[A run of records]
● ● ● ● ● ● ●

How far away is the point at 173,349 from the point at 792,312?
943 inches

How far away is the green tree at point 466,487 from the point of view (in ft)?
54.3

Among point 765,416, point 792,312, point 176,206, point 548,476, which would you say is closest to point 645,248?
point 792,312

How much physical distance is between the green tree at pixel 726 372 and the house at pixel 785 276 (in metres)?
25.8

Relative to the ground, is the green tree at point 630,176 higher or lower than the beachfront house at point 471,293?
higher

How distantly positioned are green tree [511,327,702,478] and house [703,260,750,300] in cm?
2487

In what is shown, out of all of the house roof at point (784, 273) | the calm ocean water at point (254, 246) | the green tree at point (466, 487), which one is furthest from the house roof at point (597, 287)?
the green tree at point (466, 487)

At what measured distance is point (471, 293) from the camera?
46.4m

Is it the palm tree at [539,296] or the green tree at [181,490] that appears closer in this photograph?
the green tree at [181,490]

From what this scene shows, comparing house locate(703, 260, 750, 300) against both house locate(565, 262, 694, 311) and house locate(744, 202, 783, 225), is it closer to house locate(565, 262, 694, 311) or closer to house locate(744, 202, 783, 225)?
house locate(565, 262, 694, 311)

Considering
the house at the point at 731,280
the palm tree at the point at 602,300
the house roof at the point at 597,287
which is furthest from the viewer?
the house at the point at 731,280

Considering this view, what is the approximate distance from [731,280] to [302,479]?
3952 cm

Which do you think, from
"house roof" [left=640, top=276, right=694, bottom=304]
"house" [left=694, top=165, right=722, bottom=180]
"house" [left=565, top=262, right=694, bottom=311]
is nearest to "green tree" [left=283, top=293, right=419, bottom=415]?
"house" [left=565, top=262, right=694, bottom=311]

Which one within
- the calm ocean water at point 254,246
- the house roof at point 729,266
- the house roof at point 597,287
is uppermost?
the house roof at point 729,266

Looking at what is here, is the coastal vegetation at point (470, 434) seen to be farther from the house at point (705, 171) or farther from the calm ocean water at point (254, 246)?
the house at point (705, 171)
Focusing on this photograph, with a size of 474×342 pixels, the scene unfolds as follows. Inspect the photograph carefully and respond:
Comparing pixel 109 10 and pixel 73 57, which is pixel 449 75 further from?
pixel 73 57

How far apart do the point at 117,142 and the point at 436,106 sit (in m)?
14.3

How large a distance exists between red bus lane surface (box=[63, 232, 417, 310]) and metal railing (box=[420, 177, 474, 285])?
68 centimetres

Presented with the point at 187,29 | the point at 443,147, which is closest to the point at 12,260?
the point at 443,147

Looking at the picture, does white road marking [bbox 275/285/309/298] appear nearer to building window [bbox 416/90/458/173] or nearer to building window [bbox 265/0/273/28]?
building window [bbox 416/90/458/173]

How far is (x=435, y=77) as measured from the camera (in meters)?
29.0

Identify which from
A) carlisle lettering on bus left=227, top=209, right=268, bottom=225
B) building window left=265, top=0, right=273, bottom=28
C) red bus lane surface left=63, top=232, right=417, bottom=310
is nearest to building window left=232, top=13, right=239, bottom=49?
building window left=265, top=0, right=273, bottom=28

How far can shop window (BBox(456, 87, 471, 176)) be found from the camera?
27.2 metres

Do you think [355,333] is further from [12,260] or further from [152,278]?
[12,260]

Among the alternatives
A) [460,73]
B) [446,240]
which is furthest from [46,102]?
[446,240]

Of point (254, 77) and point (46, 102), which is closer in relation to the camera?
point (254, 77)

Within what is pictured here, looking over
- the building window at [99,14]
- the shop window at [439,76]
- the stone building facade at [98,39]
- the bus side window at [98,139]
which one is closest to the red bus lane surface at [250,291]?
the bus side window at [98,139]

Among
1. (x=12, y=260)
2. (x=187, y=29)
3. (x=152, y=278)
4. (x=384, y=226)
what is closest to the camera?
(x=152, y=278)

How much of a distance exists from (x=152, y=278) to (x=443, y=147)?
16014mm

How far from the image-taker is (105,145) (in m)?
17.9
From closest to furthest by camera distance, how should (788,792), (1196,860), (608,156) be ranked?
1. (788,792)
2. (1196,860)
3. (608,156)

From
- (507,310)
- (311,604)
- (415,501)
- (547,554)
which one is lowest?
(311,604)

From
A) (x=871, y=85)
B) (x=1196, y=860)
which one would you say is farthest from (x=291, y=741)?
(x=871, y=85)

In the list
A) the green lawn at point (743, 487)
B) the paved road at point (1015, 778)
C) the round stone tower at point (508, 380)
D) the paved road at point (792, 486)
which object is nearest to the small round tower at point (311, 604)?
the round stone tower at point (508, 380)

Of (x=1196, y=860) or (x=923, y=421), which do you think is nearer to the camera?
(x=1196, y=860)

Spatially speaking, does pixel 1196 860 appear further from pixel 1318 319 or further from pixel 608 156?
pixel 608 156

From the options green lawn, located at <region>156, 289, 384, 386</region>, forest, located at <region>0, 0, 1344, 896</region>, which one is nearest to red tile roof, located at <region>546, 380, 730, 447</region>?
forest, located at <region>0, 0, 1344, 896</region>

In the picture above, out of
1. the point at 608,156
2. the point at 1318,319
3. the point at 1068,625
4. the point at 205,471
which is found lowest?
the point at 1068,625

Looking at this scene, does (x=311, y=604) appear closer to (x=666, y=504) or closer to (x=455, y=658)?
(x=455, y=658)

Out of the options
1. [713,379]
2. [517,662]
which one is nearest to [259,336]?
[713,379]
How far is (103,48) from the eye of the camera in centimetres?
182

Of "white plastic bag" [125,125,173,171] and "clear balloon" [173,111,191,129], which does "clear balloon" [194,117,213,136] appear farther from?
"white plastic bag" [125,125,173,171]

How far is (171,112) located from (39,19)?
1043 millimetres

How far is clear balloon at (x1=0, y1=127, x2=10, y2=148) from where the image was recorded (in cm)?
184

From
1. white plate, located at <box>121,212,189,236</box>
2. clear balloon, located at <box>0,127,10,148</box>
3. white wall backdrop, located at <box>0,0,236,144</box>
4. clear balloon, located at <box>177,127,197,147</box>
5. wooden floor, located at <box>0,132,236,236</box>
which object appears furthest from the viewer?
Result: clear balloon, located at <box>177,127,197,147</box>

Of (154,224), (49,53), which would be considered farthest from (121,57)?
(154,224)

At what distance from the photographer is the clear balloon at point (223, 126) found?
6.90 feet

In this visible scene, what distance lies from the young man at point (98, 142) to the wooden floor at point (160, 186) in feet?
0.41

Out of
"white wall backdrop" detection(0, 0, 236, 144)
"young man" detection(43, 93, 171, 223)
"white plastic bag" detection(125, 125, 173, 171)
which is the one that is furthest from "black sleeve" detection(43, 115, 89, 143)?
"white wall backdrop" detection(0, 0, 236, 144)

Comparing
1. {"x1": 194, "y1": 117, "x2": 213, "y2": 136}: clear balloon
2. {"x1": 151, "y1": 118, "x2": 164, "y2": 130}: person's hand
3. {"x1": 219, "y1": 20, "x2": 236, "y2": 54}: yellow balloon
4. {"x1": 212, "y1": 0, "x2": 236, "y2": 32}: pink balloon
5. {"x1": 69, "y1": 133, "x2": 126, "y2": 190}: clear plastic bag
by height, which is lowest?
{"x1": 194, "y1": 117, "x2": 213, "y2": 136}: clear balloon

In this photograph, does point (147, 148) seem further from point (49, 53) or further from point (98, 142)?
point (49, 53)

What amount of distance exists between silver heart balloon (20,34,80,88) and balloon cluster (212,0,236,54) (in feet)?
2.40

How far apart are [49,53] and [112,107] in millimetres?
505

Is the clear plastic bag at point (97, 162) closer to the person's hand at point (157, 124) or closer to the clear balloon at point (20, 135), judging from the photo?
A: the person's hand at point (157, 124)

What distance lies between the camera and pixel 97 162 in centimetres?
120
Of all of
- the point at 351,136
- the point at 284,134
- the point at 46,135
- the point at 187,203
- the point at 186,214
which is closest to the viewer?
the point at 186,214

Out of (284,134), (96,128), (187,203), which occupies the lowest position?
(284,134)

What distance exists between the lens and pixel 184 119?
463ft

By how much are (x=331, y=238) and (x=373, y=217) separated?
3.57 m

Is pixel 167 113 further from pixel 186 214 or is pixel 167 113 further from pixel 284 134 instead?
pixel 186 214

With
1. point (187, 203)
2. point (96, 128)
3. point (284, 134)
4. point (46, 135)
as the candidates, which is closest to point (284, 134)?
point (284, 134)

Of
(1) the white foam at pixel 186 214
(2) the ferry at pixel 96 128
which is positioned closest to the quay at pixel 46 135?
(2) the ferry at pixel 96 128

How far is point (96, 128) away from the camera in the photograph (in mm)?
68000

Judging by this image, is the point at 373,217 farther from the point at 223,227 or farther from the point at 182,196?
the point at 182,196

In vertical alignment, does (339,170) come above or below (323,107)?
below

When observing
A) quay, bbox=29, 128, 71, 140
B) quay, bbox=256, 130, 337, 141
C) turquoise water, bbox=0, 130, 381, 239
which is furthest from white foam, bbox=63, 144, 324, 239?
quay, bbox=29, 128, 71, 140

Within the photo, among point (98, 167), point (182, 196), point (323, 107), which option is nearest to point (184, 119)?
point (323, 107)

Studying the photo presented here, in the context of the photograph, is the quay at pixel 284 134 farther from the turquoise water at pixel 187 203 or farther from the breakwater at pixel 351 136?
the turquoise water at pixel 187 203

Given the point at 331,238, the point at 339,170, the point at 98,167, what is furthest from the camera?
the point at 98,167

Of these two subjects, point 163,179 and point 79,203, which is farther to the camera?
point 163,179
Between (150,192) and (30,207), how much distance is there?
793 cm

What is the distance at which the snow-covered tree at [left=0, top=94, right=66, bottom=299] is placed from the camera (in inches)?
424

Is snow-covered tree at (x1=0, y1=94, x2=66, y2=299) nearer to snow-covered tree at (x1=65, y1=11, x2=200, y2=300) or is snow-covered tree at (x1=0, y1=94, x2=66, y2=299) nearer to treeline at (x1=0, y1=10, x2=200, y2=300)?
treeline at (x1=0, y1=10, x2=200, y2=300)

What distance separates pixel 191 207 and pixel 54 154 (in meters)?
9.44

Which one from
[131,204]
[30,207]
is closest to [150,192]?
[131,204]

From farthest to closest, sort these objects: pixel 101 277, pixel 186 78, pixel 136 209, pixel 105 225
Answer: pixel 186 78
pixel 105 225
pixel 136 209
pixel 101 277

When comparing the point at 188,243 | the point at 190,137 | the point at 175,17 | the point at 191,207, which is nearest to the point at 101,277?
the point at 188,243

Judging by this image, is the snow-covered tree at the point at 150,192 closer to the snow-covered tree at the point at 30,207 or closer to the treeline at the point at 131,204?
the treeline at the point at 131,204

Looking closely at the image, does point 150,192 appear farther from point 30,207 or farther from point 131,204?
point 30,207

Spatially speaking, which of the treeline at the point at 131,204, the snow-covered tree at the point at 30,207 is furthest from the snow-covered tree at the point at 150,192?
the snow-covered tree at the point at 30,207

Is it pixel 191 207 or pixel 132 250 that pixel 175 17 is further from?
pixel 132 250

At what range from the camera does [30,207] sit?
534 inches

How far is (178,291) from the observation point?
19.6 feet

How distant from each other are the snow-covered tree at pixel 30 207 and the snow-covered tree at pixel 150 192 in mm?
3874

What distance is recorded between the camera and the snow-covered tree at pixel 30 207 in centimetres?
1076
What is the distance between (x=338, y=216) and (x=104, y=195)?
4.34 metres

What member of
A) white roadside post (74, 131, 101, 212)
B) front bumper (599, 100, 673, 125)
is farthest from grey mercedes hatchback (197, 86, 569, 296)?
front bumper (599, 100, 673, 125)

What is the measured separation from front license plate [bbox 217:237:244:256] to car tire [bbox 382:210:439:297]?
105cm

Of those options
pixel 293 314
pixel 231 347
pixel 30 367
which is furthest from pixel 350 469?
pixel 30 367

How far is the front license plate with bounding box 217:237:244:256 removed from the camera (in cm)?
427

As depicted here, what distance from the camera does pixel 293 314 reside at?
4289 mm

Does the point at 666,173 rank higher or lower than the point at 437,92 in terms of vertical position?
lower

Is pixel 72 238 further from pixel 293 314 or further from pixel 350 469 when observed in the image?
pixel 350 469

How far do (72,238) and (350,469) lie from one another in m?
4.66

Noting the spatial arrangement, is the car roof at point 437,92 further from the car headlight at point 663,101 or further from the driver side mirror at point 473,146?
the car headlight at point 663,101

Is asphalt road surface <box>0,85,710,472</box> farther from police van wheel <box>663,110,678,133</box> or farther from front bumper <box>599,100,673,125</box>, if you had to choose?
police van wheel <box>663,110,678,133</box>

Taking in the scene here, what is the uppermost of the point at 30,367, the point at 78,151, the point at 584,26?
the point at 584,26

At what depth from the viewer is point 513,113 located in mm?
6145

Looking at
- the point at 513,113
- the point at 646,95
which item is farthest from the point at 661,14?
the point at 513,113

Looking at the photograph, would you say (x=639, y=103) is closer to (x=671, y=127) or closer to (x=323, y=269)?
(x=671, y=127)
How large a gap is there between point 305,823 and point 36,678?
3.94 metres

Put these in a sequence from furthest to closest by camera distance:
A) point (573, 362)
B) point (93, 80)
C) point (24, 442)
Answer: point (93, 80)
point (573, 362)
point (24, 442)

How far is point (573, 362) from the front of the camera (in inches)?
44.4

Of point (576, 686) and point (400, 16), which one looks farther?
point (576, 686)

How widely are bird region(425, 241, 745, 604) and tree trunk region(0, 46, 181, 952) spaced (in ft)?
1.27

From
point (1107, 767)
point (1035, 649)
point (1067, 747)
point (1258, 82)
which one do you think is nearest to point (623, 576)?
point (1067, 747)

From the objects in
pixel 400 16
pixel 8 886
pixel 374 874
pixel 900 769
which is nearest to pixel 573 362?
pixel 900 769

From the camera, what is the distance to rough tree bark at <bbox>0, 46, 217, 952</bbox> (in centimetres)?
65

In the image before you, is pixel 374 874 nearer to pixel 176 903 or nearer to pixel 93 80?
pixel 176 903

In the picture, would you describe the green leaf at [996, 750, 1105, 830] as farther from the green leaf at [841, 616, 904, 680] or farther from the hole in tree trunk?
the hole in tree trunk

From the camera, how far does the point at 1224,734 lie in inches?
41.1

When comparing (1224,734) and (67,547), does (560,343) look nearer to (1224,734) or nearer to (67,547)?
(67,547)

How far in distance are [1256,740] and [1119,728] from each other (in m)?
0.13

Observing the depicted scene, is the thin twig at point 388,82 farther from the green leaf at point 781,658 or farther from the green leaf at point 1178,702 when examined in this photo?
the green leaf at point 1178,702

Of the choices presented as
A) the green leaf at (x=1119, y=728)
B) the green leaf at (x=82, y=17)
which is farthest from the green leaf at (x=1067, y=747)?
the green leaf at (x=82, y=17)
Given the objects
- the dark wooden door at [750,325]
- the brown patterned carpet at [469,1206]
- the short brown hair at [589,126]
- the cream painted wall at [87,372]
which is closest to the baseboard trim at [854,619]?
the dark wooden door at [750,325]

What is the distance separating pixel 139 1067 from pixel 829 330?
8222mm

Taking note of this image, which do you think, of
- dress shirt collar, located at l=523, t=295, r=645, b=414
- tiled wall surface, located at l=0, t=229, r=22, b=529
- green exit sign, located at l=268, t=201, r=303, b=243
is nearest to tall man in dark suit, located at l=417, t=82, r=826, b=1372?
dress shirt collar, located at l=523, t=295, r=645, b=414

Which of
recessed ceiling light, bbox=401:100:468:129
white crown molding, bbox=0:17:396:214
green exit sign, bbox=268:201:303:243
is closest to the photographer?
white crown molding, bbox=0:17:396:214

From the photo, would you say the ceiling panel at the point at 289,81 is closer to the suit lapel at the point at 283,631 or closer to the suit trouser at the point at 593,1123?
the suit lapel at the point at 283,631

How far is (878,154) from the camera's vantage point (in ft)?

● ● ● ● ● ● ●

PROMPT
How many lines of the material above contain the string "lower", with case counting? Give only the number.

RESPONSE
3